*** RECORDED DATA Section Begins ***
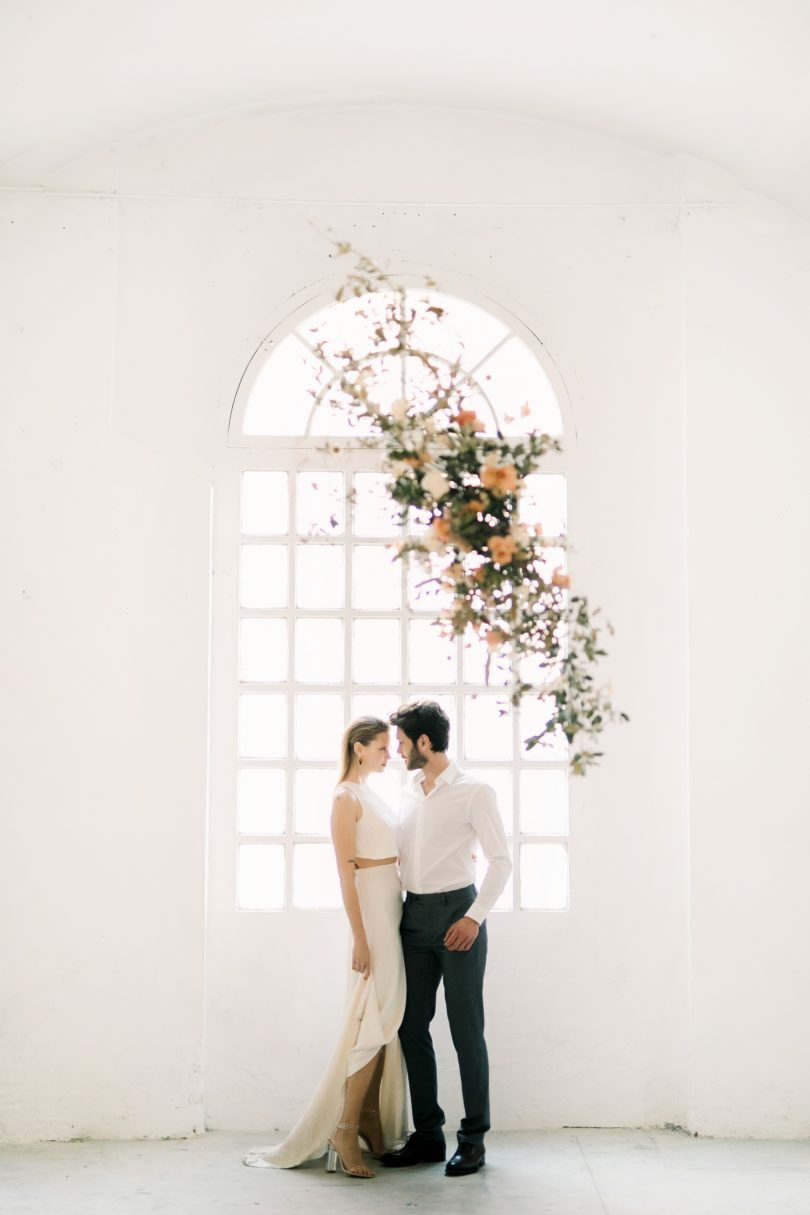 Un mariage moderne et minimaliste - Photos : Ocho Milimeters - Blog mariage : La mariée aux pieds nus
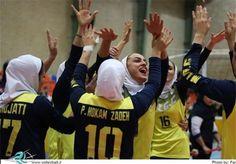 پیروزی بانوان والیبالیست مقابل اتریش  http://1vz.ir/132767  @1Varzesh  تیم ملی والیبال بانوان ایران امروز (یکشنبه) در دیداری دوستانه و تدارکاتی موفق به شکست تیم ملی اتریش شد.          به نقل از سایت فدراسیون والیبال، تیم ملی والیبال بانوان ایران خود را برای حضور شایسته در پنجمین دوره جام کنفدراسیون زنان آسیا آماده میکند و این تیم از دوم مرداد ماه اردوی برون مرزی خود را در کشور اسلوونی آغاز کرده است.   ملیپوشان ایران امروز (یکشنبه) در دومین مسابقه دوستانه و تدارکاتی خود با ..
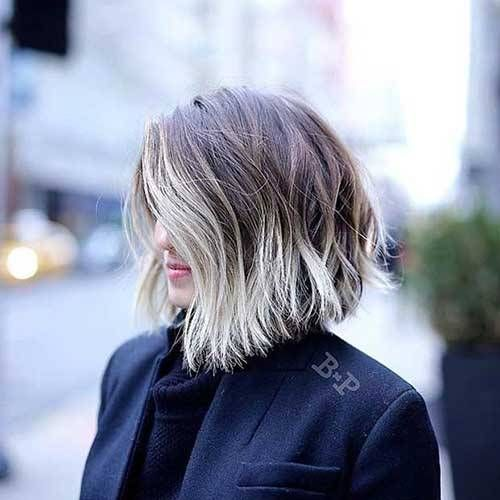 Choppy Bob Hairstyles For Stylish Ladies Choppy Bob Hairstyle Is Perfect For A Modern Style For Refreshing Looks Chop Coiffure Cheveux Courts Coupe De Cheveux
*** RECORDED DATA Section Ends ***
* [TASK INSTRUCTIONS]
Every line of the data above should be repeated exactly. Omit the pictures.

* [TASK OUTPUT]
 Un mariage moderne et minimaliste - Photos : Ocho Milimeters - Blog mariage : La mariée aux pieds nus
 پیروزی بانوان والیبالیست مقابل اتریش  http://1vz.ir/132767  @1Varzesh  تیم ملی والیبال بانوان ایران امروز (یکشنبه) در دیداری دوستانه و تدارکاتی موفق به شکست تیم ملی اتریش شد.          به نقل از سایت فدراسیون والیبال، تیم ملی والیبال بانوان ایران خود را برای حضور شایسته در پنجمین دوره جام کنفدراسیون زنان آسیا آماده میکند و این تیم از دوم مرداد ماه اردوی برون مرزی خود را در کشور اسلوونی آغاز کرده است.   ملیپوشان ایران امروز (یکشنبه) در دومین مسابقه دوستانه و تدارکاتی خود با ..
 Choppy Bob Hairstyles For Stylish Ladies Choppy Bob Hairstyle Is Perfect For A Modern Style For Refreshing Looks Chop Coiffure Cheveux Courts Coupe De Cheveux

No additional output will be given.